If each city is like a game of chess, the day when I have learned the rules, I shall finally possess my empire, even if I shall never succeed in knowing all the cities it contains.
—Italo Calvino, Invisible Cities
Can you describe the mood of Port Harcourt as you feel/see it?
Port Harcourt is robust—it has an elegant sort of robustness. Even in the heat, the women walk as if gliding. Some carry pails on their heads, but even so, their gaits are graceful and even-paced. And when it is harmattan and the roads are dusty, there is something ethereal, almost celestial, about the sight: dust like clouds.
Port Harcourt is raw, too: raw voices of the hawkers calling out to the automobile drivers, raw earth, raw heat, raw humanity. Raw as in of nature; the good kind of raw.

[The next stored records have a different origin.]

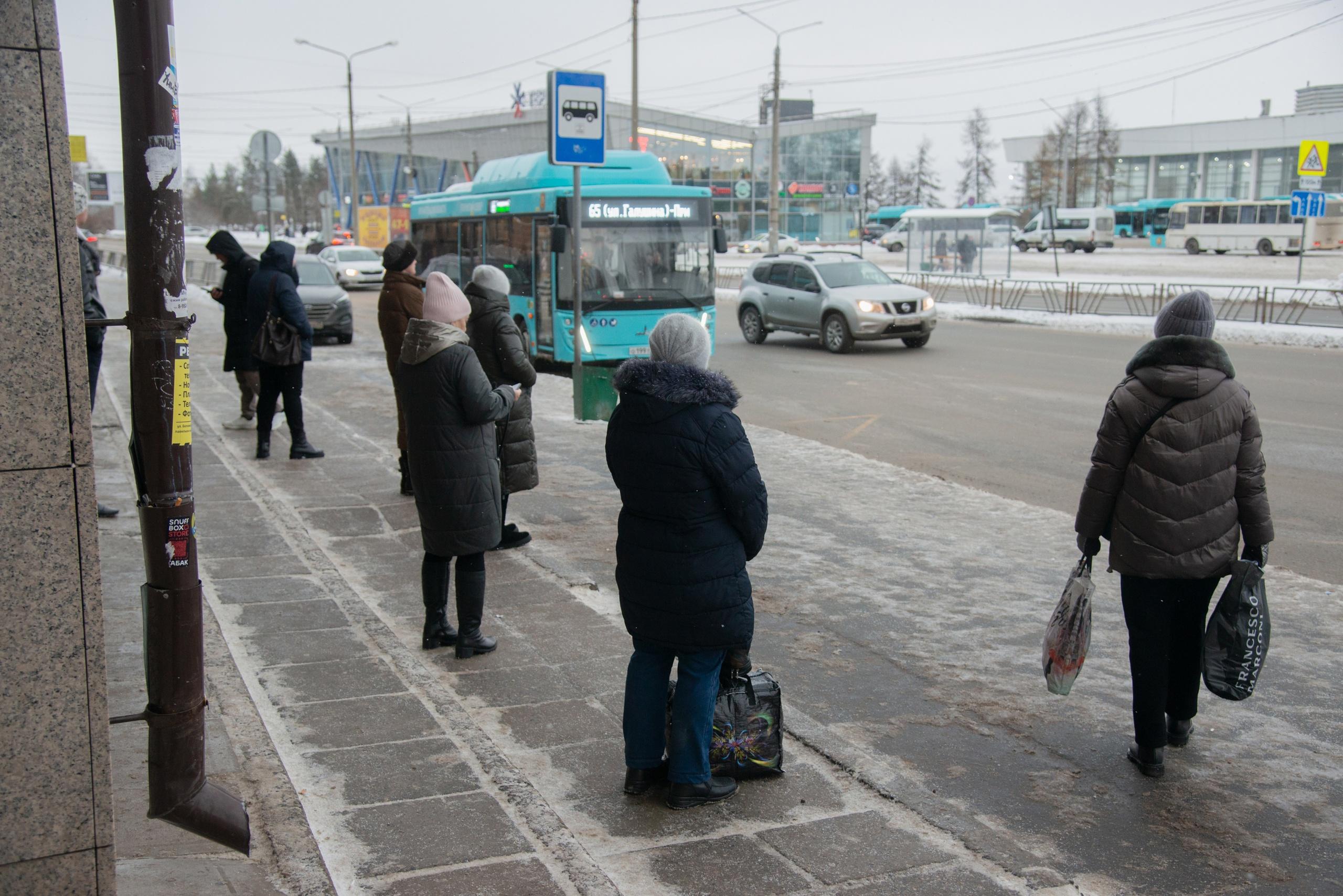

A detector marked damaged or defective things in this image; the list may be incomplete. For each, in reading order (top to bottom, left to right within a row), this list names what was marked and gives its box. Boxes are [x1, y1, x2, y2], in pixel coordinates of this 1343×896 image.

rusty metal pole [113, 0, 252, 854]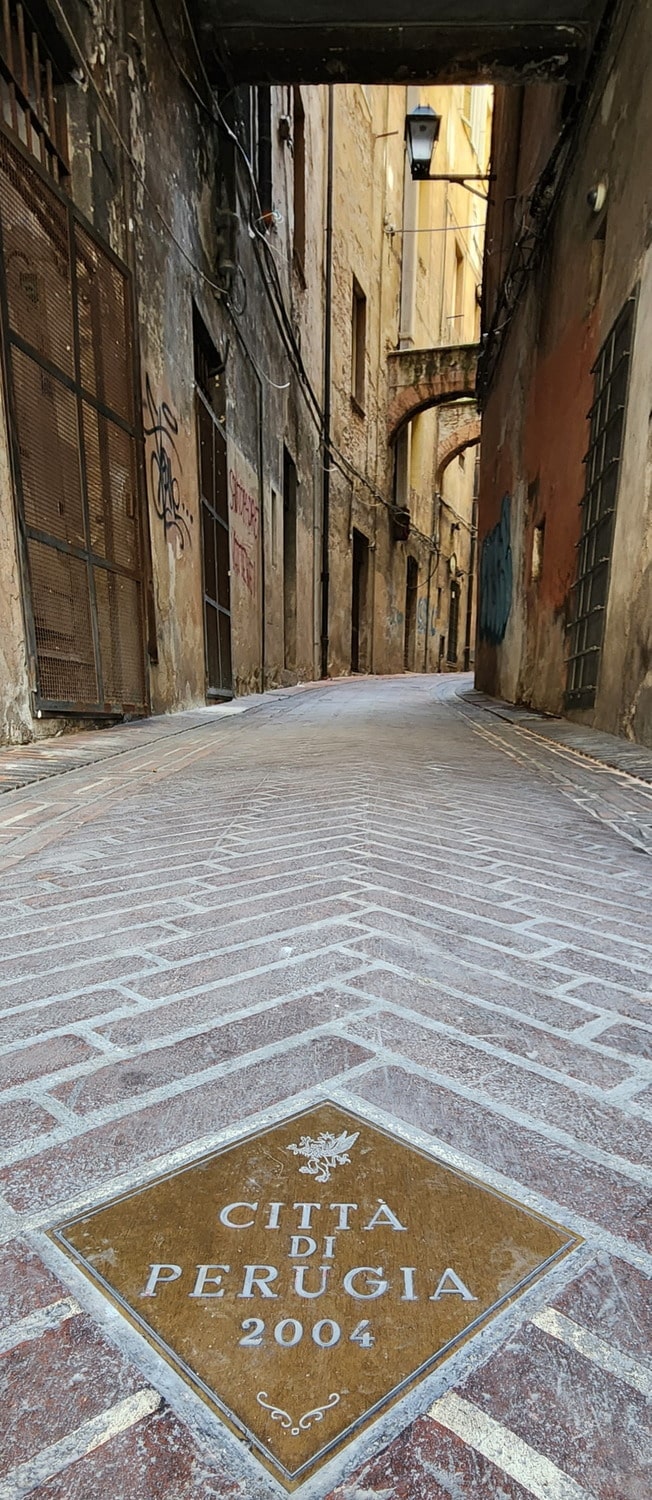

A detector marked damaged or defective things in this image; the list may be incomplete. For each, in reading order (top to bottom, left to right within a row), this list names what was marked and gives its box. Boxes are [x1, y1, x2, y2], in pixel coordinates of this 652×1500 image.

rusty metal shutter [0, 128, 147, 716]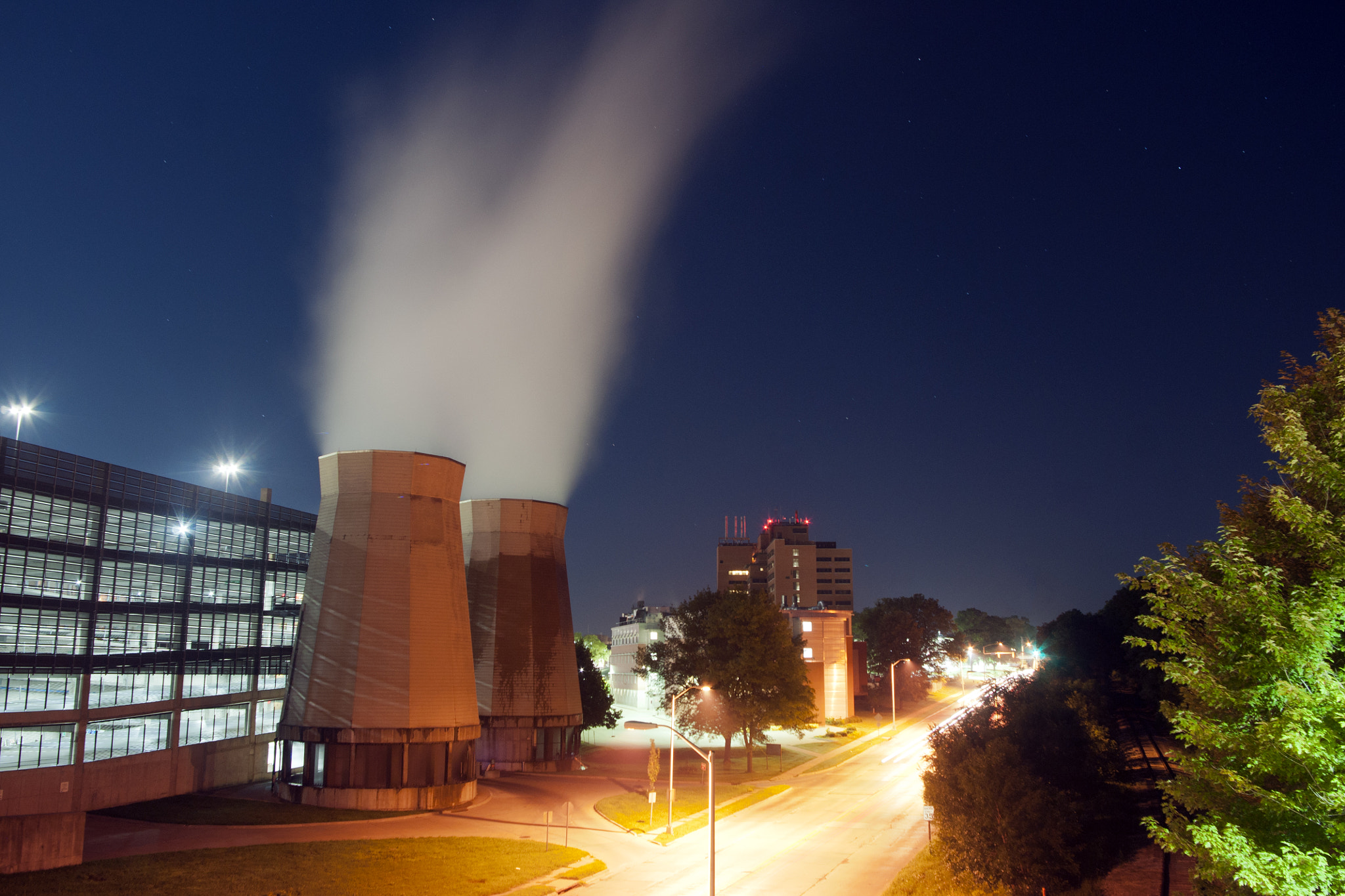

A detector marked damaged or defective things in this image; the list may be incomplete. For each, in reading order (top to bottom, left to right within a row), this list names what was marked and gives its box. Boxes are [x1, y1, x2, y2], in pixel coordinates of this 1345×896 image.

rust stain on tower [275, 451, 481, 811]
rust stain on tower [462, 497, 578, 773]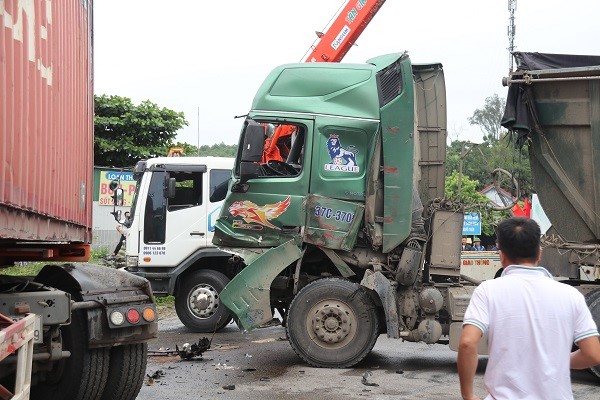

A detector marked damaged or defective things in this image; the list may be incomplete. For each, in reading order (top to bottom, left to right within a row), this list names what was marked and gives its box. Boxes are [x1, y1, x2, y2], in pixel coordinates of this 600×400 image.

severely damaged truck [213, 54, 472, 368]
severely damaged truck [212, 50, 600, 376]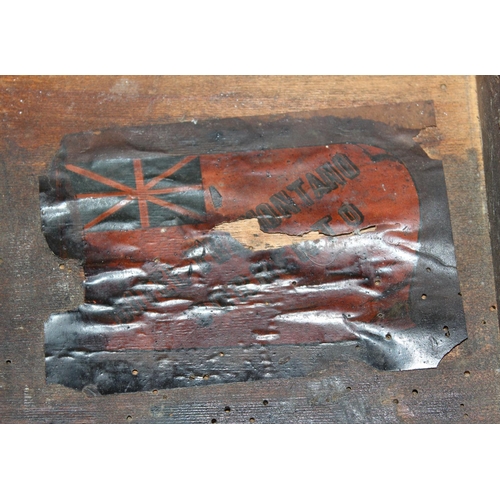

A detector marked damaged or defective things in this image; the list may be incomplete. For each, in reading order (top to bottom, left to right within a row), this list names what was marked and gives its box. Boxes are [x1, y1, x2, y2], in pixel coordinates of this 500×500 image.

corroded metal patch [39, 105, 464, 394]
rusty metal sheet [40, 105, 468, 394]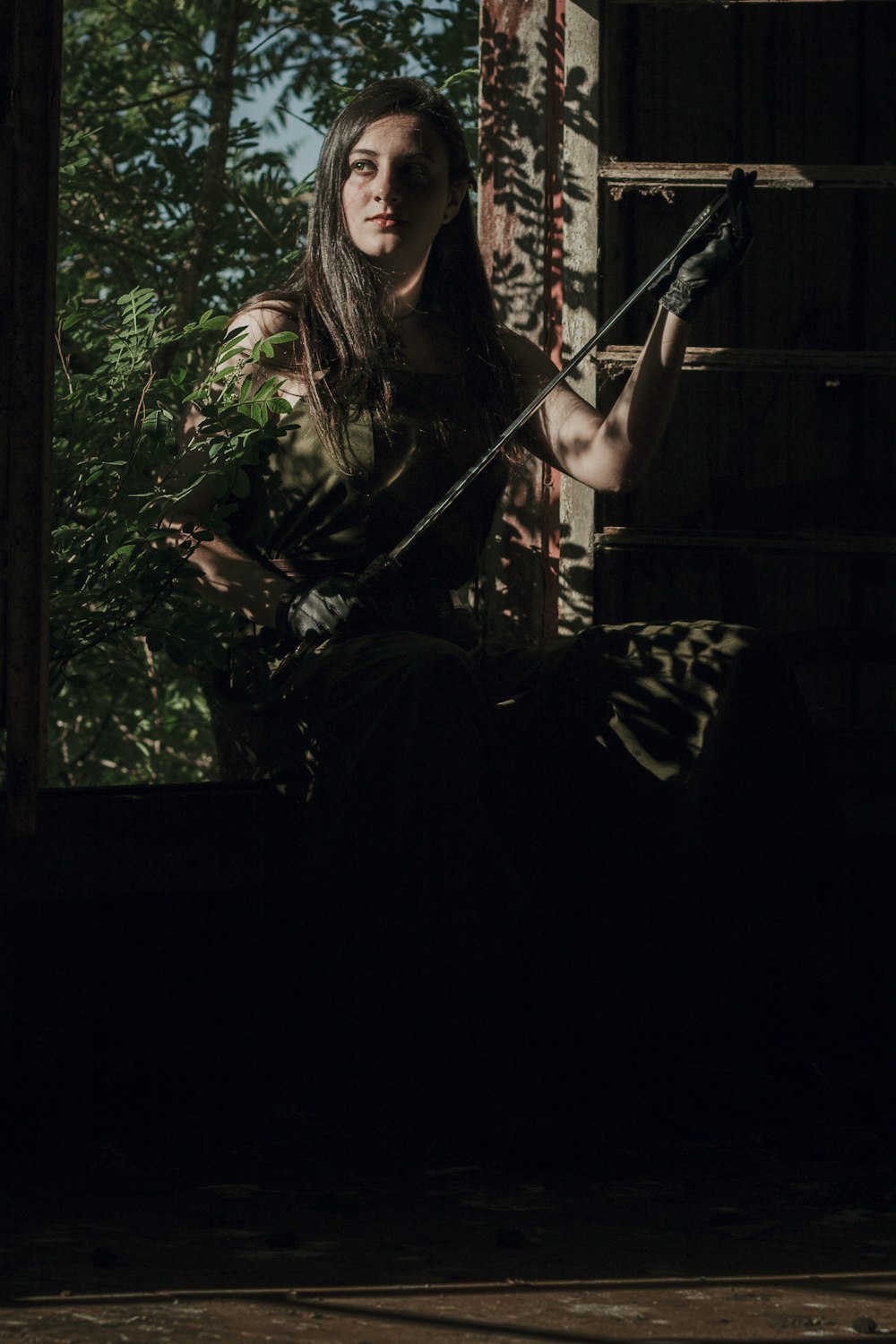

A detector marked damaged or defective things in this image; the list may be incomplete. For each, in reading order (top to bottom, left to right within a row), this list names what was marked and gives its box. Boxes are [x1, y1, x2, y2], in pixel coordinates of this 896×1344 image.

peeling paint on post [480, 0, 564, 650]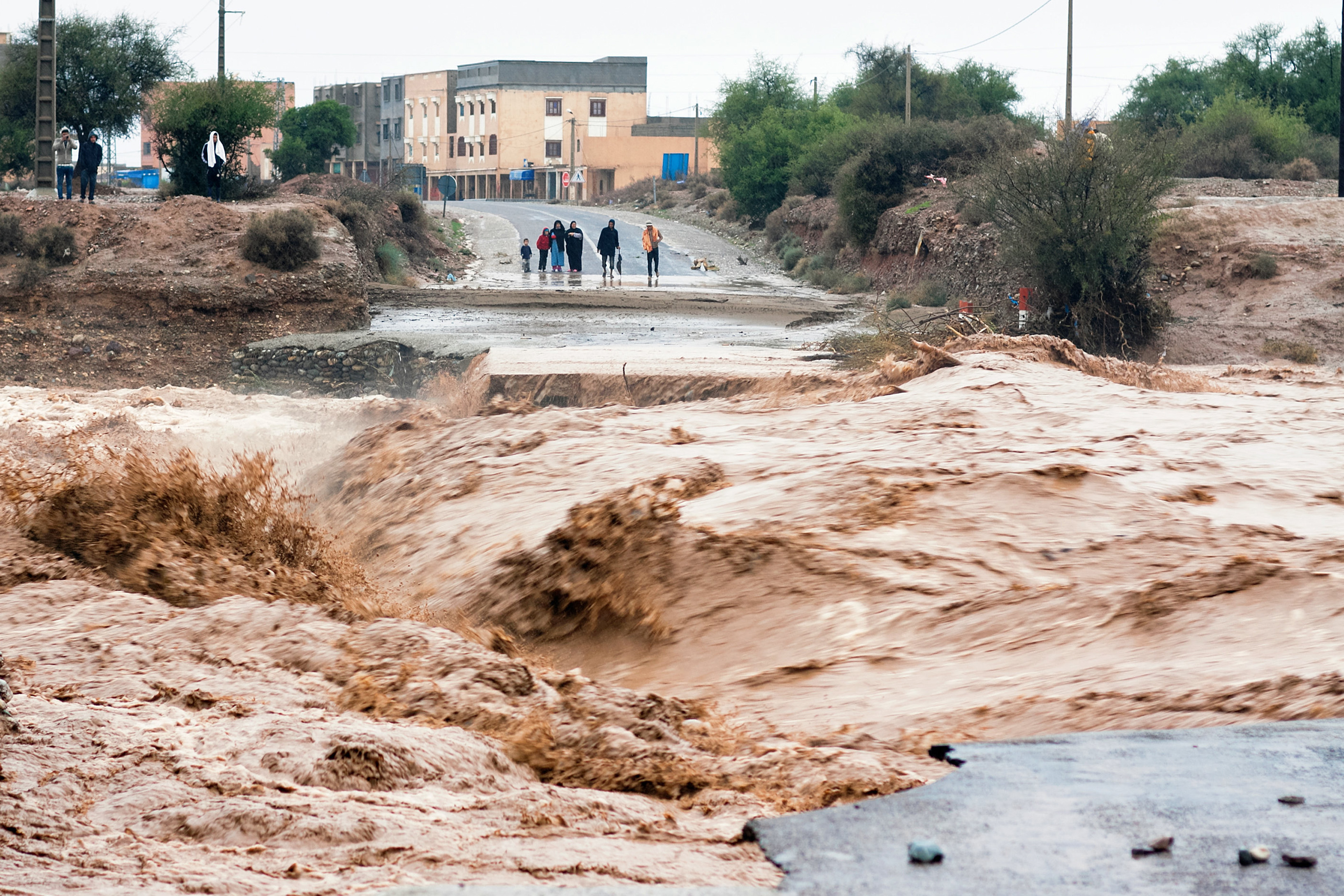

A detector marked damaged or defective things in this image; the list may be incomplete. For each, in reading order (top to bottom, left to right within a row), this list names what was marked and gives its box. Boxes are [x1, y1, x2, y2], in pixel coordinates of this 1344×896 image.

broken asphalt slab [747, 720, 1344, 896]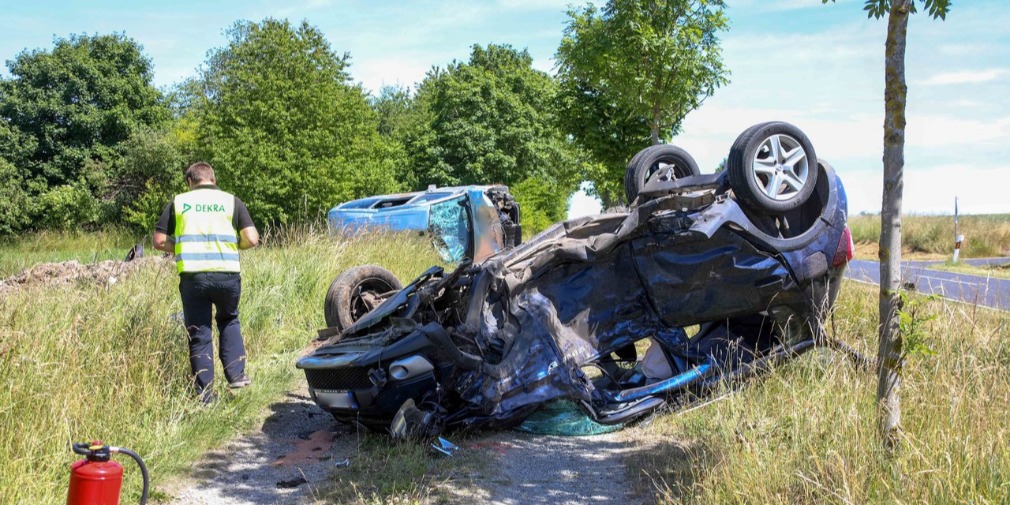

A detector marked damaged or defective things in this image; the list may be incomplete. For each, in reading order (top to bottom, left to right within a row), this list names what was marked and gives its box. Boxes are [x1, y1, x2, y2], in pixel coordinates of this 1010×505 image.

crushed car body [296, 121, 852, 434]
overturned car [296, 122, 852, 434]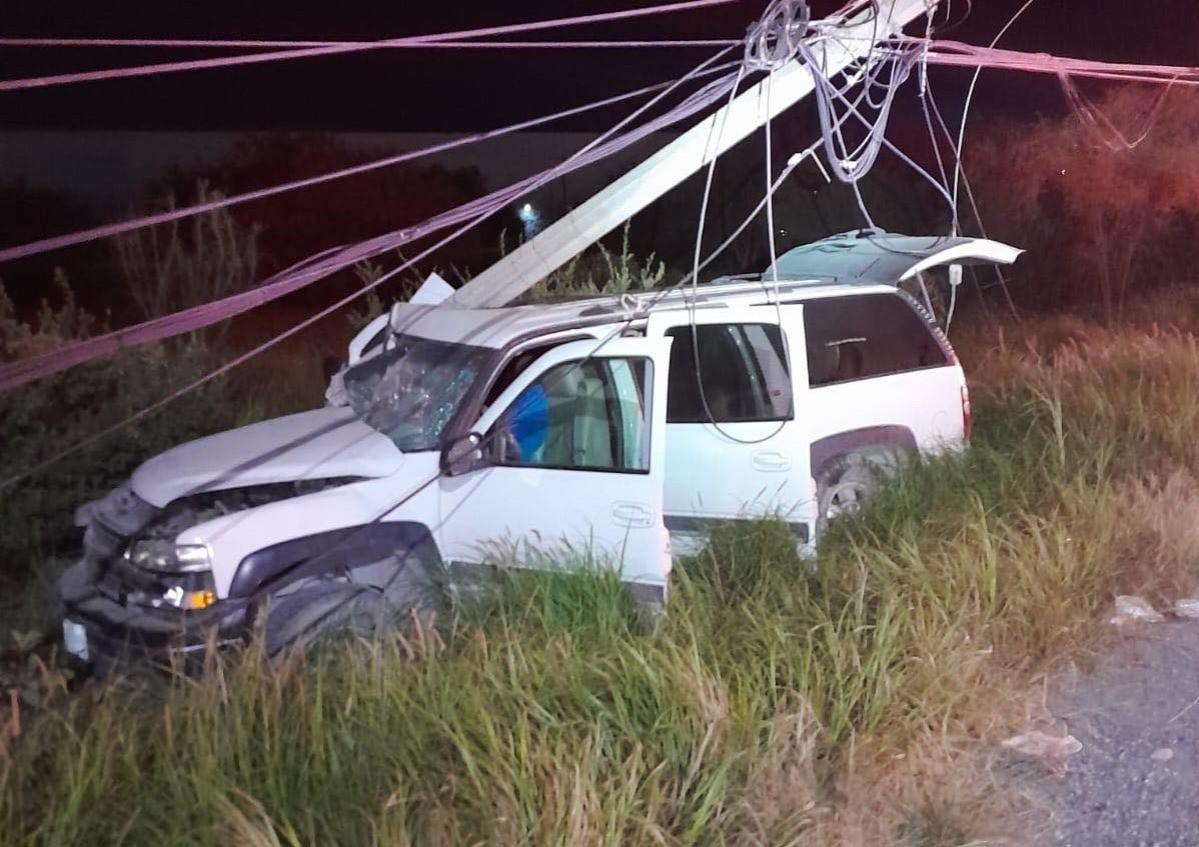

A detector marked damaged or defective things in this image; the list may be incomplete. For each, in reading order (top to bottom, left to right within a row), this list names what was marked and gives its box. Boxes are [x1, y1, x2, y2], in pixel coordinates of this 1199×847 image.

What is your most heartbreaking memory in this city?
This is not heartbreaking per se, but one memory that still haunts me today is of an armed robbery, in which my family, all six of us, were held at gunpoint.
What is the most extraordinary detail, one that goes unnoticed by most, of the city?
The scent of rain, before the rain comes. Sometimes everything turns to gray, and even the smell is gray. Like the waft of gray cement blocks being saturated in water. Also like the aroma of gray sand being cooked by the sun.
What writer(s) from here should we read?
Igoni Barrett published a great short story collection entitled, Love Is Power, Or Something Like That. It’s a collection with a sense of humor. I enjoyed it very much.
Is there a place here you return to often?
I return to my primary school in Abuloma very often. I return in my mind’s eye, which allows me to come and go as often as I please. And when I do, I see it just the way it used to be: the green fields over which I used to tumble as a child, the tap where I used to play with my schoolmates, the gates which announced Federal Government Girls’ College, along which the vendors sold their velvet tamarinds and ice cream and groundnuts. All of it is just as it used to be all those many years ago.
Is there an iconic literary place we should know?
The whole of Port Harcourt is one big iconic literary place, owing to its book festival, which the city has hosted for some years now. In 2014, Port Harcourt was even named UNESCO World Book Capital, the first in Africa south of the Sahara.
Are there hidden cities within this city that have intrigued or seduced you?
All of Port Harcourt is a seductress, each part in its own way.
Where does passion live here?
In the hearts and souls and faces, and in the smiles and laughter of every single citizen. It is my experience that the people of Port Harcourt have very happy dispositions. We see this especially in their smiles. But smiles are a little like tricks; they don’t always tell the whole story.
What is the title of one of your works about Port Harcourt and what inspired it exactly?
“America” was inspired by many things, but its heart lies in the idea of patriotism. Which is to say that the story not only deals with Port Harcourt, but with Nigeria as a whole. It is, in a sense, an exploration of how much of a pull our “homes” have on us. Sometimes it is hard to leave, even when a good opportunity presents itself.
Inspired by Levi, “Outside Port Harcourt does an outside exist?”
Outsides always exist. One appreciates Port Harcourt for exactly what it is, owing to those places that it is not. It seems to me that a place becomes itself in relation to those spaces outside of it.
Born in Port Harcourt, Nigeria, Chinelo Okparanta is the author of Happiness, Like Water. A 2014 O. Henry Prize winner, and a 2014 Lambda Literary Award winner for Fiction, she was a finalist for the 2014 New York Public Young Lions Fiction Award and for the 2014 Rolex Mentors and Protégés Arts Initiative. Her stories have appeared in Granta, The New Yorker, and Tin House, among other journals.